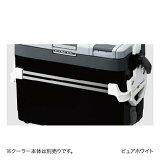 シマノ(Shimano)AB-001N 9L ピュアホワイト クーラーベース FIXCEL用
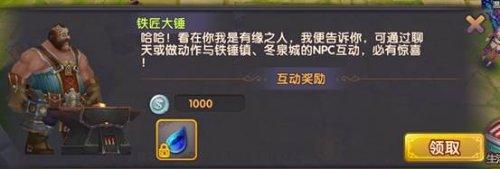 幻灵NPC社交好感获得方法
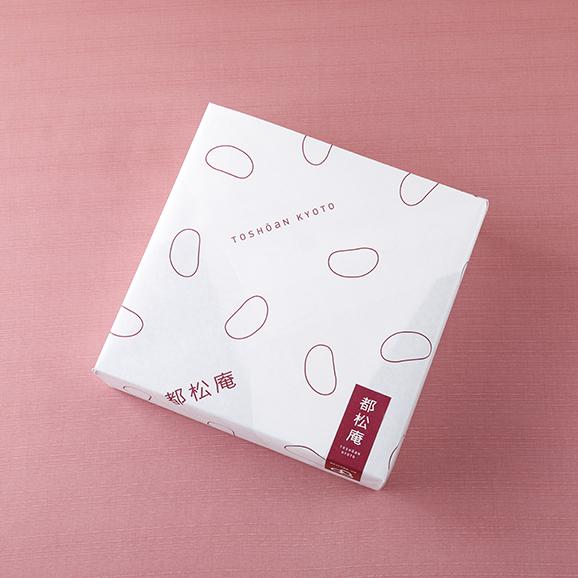 あんこ菓子トリオ03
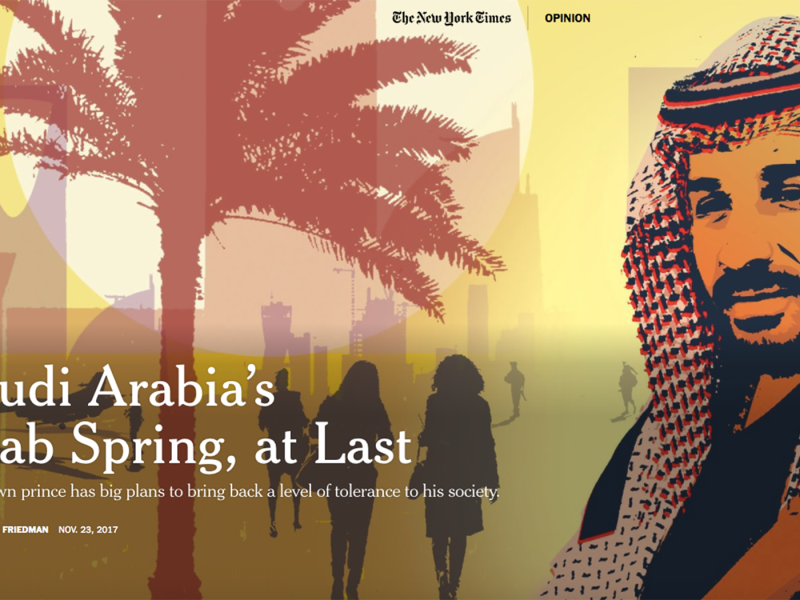 A screen grab of the New York Times story on potential Saudi Arabia reform by Thomas Friedman.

▶ TASK ITEM:
Your copy should match the material above exactly, minus its pictures.

▶ ANSWER SPACE:
 シマノ(Shimano)AB-001N 9L ピュアホワイト クーラーベース FIXCEL用
 幻灵NPC社交好感获得方法
 あんこ菓子トリオ03
 A screen grab of the New York Times story on potential Saudi Arabia reform by Thomas Friedman.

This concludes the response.